Il mantello si rivelò più corto di quanto sperasse, ma avvolto con cura attorno al cavallo avrebbe reso la strada per Novigrad sopportabile.
– Molto meglio, non è vero? – l’animale emise nitriti di approvazione.
Avvolto nel proprio mantello, Geralt spese le poche ore di luce rimaste nella piccola boscaglia attorno alla tenuta. Quel vento spaventoso aveva causato la caduta di una moltitudine di rami lunghi e secchi. Il fuoco sarebbe avvampato in pochi attimi alla più piccola scintilla, una volta ripuliti dalla neve.
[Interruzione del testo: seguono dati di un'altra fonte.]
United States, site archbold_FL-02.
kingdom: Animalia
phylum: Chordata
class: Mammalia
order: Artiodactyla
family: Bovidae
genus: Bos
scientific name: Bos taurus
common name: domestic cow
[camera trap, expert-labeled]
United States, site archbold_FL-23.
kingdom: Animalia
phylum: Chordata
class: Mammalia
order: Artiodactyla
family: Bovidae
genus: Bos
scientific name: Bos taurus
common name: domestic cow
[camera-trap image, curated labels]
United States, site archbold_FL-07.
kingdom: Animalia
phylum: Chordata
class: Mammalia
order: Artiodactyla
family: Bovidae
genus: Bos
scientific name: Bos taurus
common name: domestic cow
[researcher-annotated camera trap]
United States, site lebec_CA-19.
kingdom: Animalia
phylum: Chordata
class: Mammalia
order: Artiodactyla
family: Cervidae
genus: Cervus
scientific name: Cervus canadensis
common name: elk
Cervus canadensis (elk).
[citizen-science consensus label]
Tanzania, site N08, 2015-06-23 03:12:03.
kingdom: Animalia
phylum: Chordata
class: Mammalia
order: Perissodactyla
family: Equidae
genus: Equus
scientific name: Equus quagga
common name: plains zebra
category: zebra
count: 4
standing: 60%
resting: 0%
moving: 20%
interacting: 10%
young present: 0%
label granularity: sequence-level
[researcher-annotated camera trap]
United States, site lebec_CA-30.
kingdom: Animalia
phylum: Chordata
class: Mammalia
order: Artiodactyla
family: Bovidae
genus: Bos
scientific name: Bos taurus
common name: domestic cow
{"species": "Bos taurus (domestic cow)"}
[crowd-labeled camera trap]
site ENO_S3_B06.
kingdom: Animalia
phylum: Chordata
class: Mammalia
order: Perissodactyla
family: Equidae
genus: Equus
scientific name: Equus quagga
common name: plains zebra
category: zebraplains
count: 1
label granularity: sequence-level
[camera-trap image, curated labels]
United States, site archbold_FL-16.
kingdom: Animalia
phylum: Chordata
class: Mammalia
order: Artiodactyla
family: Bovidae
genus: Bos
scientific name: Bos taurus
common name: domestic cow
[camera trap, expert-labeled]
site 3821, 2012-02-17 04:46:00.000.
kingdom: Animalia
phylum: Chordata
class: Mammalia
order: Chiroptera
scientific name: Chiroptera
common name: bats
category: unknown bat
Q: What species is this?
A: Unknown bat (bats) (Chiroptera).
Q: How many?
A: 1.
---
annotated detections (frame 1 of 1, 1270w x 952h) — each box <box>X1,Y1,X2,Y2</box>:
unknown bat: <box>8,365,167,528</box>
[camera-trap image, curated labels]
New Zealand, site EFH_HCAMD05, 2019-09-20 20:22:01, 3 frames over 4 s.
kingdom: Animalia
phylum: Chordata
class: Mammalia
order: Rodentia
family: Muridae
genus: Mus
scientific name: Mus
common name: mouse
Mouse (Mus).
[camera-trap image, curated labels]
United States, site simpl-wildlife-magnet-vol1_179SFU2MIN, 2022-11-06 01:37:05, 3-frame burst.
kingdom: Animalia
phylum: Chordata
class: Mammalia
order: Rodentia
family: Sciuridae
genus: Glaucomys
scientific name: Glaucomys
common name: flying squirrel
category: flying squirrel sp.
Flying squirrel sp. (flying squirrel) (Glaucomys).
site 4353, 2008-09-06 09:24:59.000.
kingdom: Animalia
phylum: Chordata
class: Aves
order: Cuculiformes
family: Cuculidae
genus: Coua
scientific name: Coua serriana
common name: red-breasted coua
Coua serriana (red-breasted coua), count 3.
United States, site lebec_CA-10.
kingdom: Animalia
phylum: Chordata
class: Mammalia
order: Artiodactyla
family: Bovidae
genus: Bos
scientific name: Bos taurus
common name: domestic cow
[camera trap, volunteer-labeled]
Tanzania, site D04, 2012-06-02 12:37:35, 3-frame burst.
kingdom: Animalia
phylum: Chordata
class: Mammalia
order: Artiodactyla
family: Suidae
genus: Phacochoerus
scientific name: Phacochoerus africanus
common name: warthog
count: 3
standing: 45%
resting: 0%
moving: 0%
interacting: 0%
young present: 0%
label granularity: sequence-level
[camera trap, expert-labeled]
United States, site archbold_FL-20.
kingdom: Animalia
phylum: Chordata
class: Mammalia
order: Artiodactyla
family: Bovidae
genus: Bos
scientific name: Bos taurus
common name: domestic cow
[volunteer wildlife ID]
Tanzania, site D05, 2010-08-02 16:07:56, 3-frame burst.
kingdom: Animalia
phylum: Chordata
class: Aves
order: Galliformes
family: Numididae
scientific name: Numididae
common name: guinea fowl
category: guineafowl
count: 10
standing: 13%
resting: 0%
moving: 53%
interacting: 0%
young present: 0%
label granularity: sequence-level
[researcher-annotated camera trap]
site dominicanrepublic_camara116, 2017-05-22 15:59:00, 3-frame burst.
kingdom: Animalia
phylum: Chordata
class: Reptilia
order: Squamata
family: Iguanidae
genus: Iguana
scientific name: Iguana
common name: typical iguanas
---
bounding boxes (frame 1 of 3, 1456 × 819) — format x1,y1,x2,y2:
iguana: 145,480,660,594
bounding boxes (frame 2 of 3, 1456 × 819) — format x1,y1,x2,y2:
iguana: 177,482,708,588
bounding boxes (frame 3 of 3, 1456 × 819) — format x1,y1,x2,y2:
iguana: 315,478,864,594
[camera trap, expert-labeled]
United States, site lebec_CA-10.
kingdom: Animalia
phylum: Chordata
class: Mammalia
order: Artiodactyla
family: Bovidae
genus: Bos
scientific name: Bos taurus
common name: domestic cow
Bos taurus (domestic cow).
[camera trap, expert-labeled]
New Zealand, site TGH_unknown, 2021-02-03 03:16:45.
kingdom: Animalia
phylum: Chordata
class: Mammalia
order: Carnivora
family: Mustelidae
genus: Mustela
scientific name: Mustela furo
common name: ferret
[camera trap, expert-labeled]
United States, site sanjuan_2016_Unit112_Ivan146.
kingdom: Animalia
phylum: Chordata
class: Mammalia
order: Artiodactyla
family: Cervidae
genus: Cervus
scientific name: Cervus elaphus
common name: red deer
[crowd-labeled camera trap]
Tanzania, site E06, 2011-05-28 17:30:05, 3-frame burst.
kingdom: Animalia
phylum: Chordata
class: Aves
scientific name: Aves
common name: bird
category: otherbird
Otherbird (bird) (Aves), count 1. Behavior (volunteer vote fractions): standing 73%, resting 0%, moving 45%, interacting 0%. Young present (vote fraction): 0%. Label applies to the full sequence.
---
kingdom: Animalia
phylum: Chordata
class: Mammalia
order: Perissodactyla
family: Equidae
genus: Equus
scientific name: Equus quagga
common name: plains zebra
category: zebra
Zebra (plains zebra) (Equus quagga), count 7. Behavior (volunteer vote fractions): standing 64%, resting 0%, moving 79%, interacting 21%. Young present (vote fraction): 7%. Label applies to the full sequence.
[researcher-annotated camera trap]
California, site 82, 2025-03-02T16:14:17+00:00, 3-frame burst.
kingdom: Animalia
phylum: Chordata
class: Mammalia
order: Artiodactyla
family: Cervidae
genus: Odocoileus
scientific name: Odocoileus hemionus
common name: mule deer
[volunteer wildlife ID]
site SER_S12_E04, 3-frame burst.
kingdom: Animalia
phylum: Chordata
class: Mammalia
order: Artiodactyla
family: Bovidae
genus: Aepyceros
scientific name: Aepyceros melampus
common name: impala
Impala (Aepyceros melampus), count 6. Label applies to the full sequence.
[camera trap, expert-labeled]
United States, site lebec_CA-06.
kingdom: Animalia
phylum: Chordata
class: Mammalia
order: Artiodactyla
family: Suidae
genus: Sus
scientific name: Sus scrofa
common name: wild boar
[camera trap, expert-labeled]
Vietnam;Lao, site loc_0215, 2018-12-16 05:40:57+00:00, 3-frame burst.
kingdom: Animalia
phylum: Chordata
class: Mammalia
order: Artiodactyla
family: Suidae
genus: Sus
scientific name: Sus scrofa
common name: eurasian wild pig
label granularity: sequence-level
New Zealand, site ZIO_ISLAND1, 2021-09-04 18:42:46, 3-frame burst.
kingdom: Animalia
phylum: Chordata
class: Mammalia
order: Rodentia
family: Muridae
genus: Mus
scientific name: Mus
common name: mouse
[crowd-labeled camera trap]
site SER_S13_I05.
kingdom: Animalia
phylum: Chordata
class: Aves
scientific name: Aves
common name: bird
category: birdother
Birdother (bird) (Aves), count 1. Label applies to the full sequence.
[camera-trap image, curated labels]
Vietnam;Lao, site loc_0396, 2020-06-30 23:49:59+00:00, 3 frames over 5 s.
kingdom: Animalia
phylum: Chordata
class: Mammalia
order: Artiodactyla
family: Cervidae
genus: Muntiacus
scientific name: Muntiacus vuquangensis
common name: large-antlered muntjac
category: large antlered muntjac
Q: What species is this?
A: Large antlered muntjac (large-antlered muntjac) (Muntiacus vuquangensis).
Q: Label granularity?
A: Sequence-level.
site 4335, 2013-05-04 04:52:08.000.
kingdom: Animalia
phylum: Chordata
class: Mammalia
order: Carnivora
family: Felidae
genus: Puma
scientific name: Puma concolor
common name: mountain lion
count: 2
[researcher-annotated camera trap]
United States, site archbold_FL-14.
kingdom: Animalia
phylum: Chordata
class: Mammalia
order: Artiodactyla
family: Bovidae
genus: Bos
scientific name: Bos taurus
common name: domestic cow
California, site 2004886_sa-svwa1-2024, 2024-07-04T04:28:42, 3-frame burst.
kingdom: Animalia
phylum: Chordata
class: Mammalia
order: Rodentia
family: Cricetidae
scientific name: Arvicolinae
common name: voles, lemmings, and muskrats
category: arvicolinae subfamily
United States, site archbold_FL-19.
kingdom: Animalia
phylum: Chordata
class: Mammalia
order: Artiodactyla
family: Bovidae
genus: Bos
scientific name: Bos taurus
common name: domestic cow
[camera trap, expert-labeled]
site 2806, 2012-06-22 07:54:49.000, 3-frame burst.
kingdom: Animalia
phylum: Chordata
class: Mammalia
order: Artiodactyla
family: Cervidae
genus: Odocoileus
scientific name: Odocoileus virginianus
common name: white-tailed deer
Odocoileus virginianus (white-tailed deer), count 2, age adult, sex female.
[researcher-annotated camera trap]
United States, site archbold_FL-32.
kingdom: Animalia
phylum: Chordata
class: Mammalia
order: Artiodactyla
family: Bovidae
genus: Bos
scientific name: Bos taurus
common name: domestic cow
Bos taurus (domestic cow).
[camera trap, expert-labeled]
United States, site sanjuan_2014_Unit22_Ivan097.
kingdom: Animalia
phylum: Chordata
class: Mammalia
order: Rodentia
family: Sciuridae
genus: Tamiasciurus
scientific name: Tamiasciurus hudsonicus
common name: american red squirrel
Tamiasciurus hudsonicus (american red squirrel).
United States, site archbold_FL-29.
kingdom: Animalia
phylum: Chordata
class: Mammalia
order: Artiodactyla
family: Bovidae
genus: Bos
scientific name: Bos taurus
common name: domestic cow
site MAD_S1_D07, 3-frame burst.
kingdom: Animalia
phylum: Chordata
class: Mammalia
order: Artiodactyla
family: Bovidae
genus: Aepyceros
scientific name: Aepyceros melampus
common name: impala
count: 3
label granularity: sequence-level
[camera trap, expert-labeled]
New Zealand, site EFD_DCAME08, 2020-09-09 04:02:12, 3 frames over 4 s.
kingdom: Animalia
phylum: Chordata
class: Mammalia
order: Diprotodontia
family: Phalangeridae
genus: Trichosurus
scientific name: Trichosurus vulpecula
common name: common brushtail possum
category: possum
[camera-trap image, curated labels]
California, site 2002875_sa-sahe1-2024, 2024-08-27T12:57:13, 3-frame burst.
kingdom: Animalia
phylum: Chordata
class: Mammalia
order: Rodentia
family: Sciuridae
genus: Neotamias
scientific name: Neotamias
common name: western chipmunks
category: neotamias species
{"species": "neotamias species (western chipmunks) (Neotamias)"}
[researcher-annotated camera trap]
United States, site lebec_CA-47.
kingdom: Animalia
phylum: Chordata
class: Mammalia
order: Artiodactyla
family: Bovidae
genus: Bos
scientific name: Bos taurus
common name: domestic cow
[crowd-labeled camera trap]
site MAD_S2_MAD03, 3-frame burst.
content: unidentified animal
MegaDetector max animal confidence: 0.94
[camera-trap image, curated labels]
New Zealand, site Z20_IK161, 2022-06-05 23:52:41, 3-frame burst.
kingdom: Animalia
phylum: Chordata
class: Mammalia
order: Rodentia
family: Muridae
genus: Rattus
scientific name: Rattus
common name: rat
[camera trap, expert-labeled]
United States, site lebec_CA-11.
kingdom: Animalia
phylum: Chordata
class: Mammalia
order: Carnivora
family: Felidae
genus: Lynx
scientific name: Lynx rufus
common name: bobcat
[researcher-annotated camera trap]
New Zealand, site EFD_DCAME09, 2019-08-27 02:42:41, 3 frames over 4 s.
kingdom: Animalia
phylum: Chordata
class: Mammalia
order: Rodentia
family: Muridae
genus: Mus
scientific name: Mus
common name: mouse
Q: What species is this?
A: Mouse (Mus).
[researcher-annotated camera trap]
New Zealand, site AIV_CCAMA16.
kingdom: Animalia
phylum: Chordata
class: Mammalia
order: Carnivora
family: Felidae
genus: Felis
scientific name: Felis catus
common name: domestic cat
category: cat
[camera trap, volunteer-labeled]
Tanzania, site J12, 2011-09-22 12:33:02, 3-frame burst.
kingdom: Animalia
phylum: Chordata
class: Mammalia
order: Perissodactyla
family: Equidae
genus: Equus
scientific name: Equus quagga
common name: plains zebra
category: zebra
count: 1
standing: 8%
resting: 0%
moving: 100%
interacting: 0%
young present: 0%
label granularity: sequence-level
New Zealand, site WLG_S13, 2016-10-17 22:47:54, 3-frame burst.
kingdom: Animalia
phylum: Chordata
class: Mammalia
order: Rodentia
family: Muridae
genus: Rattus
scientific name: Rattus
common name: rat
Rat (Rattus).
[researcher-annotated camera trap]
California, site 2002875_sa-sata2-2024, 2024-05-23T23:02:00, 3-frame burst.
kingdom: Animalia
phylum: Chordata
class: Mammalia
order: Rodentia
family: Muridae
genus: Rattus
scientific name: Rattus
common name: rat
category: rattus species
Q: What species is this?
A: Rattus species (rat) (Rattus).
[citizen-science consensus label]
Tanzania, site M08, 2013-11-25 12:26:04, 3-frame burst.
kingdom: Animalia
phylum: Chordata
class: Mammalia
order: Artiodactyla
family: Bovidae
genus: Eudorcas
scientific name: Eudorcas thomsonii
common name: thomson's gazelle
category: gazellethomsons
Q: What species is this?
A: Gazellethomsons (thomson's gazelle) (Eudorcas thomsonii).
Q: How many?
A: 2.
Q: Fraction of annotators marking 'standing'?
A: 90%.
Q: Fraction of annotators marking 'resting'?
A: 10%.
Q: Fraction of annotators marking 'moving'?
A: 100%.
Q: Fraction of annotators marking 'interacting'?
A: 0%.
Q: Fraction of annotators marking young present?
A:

– Oh Vesemir, se solo potessi vedermi…–
Non riuscì a trattenere un amaro sorriso pensando al proprio mentore, mentre era di ritorno con due grosse fascine sotto ciascun braccio. La sera ed il buio avevano placato la tormenta e la temperatura era precipitata ulteriormente.
Lo strigo salì le scale imprecando col suo scomodo fardello, camminando di sbieco lungo il corridoio del piano superiore.
La porta, rimasta socchiusa, proiettava la stessa falce di luce davanti a sé. Il tanfo che aveva avvertito al suo arrivo sembrava essersi placato assieme alla tormenta.
Non fu questo, tuttavia, a colpirlo una volta varcata la soglia.
Quella camera era calda.
Caspar Dvorak, in ginocchio davanti al camino ardente, singhiozzava e tossiva pietosamente. Al centro del letto, dove prima era disteso il fantoccio, troneggiava una rivoltante macchia scura, che sembrava aver trapassato e imbevuto completamente il materasso.
Geralt avrebbe giurato che un paio di occhi verdi, gli occhi di Hans, lo stessero fissando dall’inferno di quelle fiamme.
Ripose le cataste sul pavimento e si allontanò, lasciando dietro di sé un'eco di morte e disperazione, l’eco di un vecchio solo e malato.
Rutilia lo attendeva all’ingresso, immobile e impassibile. Con un deciso colpo di reni lo strigo spronò il cavallo e si dileguò nella notte gelata.
Novigrad era ancora lontana e quell’inverno sarebbe durato a lungo.